DIRECTIONS FOR THIS TASK — Copy out, word for word, every line from the one containing "Is (x=67, y=293)" up to and including the final line.

DATA TO PROCESS —

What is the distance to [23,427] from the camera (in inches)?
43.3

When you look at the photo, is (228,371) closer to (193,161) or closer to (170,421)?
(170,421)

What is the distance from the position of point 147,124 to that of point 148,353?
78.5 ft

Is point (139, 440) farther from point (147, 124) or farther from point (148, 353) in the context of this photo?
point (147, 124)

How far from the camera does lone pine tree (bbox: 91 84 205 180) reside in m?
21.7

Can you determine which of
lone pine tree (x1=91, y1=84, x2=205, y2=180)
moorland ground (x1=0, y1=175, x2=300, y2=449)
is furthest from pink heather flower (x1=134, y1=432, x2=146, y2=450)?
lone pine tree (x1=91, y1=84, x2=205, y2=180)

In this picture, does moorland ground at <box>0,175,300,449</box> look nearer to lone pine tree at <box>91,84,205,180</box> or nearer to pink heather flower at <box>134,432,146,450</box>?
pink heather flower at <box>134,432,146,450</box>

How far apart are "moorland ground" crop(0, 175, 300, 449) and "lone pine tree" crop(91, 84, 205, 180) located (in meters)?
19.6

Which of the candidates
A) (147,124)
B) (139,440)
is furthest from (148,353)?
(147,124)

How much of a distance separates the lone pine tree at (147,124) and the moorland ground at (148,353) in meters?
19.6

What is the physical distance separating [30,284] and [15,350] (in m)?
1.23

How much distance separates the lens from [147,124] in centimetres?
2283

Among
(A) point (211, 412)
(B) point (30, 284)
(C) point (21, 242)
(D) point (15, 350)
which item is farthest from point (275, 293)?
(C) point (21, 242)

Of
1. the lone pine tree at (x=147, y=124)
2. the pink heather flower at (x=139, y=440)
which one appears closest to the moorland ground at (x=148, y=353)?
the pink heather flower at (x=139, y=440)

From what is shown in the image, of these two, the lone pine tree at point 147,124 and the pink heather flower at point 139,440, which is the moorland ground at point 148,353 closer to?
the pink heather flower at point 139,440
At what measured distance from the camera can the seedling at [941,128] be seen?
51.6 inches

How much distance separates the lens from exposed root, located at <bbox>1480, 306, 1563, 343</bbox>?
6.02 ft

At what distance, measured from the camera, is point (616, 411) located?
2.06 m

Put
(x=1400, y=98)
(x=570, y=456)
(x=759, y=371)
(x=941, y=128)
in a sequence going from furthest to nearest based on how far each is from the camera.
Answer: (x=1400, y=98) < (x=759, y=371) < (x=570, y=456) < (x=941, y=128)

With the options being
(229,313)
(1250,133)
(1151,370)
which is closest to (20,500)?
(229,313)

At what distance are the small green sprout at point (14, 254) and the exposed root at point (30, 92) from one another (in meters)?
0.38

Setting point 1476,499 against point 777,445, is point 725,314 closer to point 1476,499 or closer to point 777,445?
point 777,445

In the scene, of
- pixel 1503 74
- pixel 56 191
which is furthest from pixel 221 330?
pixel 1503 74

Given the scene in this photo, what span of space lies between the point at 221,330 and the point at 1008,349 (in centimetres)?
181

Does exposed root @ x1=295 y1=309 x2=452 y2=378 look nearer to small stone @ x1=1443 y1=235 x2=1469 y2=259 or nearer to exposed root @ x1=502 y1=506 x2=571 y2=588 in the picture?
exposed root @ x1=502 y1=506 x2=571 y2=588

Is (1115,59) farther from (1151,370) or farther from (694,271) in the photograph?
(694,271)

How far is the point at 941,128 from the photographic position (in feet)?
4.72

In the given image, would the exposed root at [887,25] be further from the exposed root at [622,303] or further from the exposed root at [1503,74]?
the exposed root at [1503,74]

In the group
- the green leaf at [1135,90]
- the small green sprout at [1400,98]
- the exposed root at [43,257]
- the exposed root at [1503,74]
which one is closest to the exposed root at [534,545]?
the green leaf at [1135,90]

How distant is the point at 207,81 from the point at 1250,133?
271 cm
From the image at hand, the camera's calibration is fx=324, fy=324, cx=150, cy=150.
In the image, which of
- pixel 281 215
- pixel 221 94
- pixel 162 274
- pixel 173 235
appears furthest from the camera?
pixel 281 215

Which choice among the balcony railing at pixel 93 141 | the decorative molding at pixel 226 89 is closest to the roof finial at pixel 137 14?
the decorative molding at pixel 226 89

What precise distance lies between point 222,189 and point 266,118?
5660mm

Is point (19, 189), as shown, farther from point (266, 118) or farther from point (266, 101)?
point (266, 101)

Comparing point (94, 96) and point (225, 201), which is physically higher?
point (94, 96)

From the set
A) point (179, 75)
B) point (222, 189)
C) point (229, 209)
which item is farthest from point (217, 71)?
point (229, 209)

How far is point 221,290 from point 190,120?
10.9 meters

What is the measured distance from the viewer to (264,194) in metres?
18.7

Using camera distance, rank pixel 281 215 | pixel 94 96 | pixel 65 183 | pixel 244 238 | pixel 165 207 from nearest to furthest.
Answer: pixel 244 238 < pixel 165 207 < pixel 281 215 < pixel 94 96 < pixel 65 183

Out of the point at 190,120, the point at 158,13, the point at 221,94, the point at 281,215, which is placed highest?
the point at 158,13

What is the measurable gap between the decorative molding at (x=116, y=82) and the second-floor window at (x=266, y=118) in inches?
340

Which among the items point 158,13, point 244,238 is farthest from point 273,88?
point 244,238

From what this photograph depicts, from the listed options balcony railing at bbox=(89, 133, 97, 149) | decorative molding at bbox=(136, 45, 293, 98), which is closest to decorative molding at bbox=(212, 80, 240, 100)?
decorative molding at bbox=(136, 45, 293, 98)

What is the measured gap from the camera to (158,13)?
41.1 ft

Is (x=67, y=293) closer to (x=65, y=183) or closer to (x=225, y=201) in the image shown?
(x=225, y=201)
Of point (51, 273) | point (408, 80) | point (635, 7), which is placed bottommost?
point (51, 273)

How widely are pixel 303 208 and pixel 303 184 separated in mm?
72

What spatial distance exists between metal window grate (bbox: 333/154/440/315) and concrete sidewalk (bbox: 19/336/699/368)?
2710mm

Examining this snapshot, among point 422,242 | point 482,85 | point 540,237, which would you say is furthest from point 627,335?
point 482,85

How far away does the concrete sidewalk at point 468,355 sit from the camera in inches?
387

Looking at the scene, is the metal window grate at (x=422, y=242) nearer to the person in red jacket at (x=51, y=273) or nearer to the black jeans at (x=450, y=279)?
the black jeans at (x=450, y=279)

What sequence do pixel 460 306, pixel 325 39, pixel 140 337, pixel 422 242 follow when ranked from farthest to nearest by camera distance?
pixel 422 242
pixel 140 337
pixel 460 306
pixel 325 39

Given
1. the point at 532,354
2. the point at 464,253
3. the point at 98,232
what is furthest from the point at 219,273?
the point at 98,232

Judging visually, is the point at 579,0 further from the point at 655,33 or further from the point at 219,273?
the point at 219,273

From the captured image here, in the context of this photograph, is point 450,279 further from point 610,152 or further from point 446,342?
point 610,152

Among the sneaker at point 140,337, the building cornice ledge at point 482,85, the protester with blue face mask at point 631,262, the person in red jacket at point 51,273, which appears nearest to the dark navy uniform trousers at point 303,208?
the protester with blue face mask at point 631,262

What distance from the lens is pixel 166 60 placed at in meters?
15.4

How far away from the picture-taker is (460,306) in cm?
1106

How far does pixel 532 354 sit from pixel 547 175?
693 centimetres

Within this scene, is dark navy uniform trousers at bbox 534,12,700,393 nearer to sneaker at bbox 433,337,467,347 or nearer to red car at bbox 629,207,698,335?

TASK RESULT —
Is (x=67, y=293) closer to (x=65, y=183) or closer to (x=225, y=201) in the image shown?
(x=225, y=201)
Of point (51, 273) | point (408, 80) | point (635, 7), which is placed bottommost?
point (51, 273)

How widely are pixel 303 208 and pixel 303 184 separated in mm?
72

What spatial distance exists between metal window grate (bbox: 333/154/440/315) and concrete sidewalk (bbox: 19/336/699/368)?
2710mm

Examining this snapshot, among point 422,242 | point 482,85 | point 540,237, which would you say is furthest from point 627,335?
point 482,85

How far away does the concrete sidewalk at point 468,355 sit from the camera in inches?
387

Looking at the scene, is the metal window grate at (x=422, y=242) nearer to the person in red jacket at (x=51, y=273) or nearer to the black jeans at (x=450, y=279)?
the black jeans at (x=450, y=279)

What sequence do pixel 460 306, pixel 325 39, pixel 140 337, pixel 422 242 follow when ranked from farthest to nearest by camera distance?
pixel 422 242
pixel 140 337
pixel 460 306
pixel 325 39

Given
1. the point at 532,354
2. the point at 464,253
3. the point at 98,232
what is furthest from the point at 219,273?
the point at 98,232

Judging visually, is the point at 579,0 further from the point at 655,33 or further from the point at 219,273?
the point at 219,273

From the captured image here, in the context of this photograph, is point 450,279 further from point 610,152 or further from point 446,342?
point 610,152

Among the sneaker at point 140,337, the building cornice ledge at point 482,85, the protester with blue face mask at point 631,262, the person in red jacket at point 51,273, which appears nearest to the dark navy uniform trousers at point 303,208?
the protester with blue face mask at point 631,262

What distance from the lens is pixel 166 60 placed at in meters?
15.4

How far away from the picture-taker is (460,306) in cm?
1106

How far does pixel 532 354 sit from pixel 547 175?
693 centimetres

Within this scene, is dark navy uniform trousers at bbox 534,12,700,393 nearer to sneaker at bbox 433,337,467,347 or nearer to red car at bbox 629,207,698,335?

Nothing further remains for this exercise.